*** Extract ***
Understanding PostgreSQL EXPLAIN: A Guide to Query Optimization
PostgreSQL's EXPLAIN
command is a powerful tool that provides insights into how a query will be executed. It helps developers and database administrators identify potential performance issues in their queries. In this blog, we will explore what EXPLAIN
is, when to use it, how to interpret its output, and techniques for optimizing queries based on the insights it provides.
In this blog post:
- What is PostgreSQL EXPLAIN command?
- When to use EXPLAIN command in PostgreSQL
- How to use EXPLAIN command in PostgreSQL
- Understanding EXPLAIN Output
- Common Optimization Techniques
- Database Monitoring with Atatus
What is PostgreSQL EXPLAIN command?
EXPLAIN
is a PostgreSQL command that displays the execution plan for a given SQL query. The execution plan shows how the query planner intends to retrieve the data, including the order of operations, use of indexes, and estimated costs.
*** End of Extract ***
*** Data shown ***
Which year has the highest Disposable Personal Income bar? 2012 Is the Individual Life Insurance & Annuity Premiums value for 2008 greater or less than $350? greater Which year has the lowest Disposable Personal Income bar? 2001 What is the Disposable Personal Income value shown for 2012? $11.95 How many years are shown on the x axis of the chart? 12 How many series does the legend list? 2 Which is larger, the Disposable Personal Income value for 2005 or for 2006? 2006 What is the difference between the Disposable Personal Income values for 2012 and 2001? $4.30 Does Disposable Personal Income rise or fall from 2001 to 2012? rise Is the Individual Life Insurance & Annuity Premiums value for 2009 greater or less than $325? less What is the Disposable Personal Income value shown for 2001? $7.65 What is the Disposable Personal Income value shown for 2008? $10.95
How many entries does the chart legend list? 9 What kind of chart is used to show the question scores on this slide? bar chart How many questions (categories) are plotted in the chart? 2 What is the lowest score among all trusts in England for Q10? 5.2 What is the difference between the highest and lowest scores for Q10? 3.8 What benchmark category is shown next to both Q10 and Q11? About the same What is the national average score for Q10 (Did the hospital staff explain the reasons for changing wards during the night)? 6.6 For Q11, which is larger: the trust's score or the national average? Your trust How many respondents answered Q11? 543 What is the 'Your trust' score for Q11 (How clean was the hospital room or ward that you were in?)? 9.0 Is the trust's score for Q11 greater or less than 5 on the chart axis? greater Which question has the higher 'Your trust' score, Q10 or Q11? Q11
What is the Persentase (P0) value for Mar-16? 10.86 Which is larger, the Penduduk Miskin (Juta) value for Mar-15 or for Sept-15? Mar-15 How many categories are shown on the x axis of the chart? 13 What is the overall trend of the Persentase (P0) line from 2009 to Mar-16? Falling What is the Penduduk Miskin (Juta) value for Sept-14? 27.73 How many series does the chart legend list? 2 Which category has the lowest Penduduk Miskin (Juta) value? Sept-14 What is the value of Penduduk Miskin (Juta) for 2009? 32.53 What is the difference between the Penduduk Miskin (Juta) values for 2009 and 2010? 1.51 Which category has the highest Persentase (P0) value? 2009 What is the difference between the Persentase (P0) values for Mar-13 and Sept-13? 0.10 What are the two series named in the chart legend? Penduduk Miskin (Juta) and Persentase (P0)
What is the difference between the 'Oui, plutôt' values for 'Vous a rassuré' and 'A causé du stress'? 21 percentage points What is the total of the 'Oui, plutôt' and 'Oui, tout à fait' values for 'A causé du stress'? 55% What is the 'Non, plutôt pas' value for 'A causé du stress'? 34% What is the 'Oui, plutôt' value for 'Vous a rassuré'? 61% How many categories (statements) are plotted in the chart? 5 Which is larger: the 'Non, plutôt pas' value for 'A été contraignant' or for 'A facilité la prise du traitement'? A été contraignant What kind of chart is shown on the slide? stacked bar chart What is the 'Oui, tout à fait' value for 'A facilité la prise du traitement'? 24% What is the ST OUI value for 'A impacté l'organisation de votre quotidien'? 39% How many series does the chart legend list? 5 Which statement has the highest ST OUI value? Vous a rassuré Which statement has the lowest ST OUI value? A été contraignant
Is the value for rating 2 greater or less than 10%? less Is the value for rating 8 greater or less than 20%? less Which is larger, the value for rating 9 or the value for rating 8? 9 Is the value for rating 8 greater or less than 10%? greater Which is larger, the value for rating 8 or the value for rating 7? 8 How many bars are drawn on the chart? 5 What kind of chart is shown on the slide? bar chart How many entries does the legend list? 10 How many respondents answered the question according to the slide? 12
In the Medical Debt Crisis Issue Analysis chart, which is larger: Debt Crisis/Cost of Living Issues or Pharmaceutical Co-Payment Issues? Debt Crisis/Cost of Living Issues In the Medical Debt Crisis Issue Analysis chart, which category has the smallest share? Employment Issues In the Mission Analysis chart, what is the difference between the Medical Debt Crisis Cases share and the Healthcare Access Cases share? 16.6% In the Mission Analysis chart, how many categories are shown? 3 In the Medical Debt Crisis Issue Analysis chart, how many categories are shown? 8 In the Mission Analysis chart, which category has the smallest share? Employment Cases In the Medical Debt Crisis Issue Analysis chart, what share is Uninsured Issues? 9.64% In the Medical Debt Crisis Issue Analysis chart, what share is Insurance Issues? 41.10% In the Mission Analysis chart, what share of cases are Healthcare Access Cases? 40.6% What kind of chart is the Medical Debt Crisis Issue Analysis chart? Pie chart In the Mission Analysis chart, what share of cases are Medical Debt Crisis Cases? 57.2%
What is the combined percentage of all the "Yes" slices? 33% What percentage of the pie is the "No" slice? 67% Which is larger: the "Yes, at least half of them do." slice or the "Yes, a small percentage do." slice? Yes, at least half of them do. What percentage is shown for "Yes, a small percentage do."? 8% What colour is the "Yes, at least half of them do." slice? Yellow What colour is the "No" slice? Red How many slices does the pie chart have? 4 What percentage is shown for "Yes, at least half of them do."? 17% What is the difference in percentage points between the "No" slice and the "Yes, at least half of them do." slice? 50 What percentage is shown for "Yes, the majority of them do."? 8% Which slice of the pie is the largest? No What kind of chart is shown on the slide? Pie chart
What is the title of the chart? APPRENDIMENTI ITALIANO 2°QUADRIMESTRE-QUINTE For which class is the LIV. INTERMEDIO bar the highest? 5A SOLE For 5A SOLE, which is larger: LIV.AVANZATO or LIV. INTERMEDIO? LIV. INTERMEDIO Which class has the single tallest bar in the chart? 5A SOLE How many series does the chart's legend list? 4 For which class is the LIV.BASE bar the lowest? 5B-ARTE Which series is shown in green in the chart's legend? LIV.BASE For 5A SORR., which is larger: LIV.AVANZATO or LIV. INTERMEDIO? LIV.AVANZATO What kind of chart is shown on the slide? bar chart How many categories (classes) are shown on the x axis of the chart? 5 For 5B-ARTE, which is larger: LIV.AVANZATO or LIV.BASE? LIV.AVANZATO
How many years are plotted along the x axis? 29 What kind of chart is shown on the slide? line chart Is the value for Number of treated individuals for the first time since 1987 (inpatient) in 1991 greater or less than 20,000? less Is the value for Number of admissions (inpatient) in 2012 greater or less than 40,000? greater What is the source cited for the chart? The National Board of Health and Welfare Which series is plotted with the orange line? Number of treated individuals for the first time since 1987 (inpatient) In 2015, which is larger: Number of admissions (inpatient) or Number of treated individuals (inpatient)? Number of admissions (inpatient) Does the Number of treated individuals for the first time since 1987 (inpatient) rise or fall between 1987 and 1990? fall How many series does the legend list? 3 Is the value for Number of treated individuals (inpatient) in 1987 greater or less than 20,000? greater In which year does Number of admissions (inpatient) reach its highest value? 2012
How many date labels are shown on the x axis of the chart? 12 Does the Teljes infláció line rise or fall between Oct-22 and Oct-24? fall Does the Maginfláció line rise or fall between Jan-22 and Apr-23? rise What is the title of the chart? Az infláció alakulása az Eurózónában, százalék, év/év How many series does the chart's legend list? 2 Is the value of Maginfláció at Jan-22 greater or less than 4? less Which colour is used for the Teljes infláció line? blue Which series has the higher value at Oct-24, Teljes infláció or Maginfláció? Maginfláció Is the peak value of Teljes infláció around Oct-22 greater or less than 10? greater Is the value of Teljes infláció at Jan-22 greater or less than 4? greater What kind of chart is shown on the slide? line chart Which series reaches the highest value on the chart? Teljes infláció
*** End of Data shown ***
> _Problem set_:
- 1) Output the passage of the PostgreSQL EXPLAIN guide from "Understanding PostgreSQL EXPLAIN: A" up to and including "- What is PostgreSQL EXPLAIN command?".
- 2) According to the PostgreSQL EXPLAIN guide, what does the EXPLAIN command display for a given SQL query?
- 3) In one to three sentences, explain why the PostgreSQL EXPLAIN guide says EXPLAIN helps developers and database administrators find performance issues in their queries.

> _Answers to each task_:
- 1)
Understanding PostgreSQL EXPLAIN: A Guide to Query Optimization
PostgreSQL's EXPLAIN
command is a powerful tool that provides insights into how a query will be executed. It helps developers and database administrators identify potential performance issues in their queries. In this blog, we will explore what EXPLAIN
is, when to use it, how to interpret its output, and techniques for optimizing queries based on the insights it provides.
In this blog post:
- What is PostgreSQL EXPLAIN command?

- 2) It displays the execution plan for the query.

- 3) EXPLAIN shows the execution plan, meaning how the query planner intends to retrieve the data, including the order of operations, use of indexes, and estimated costs. Seeing how a query will be executed lets them identify potential performance issues.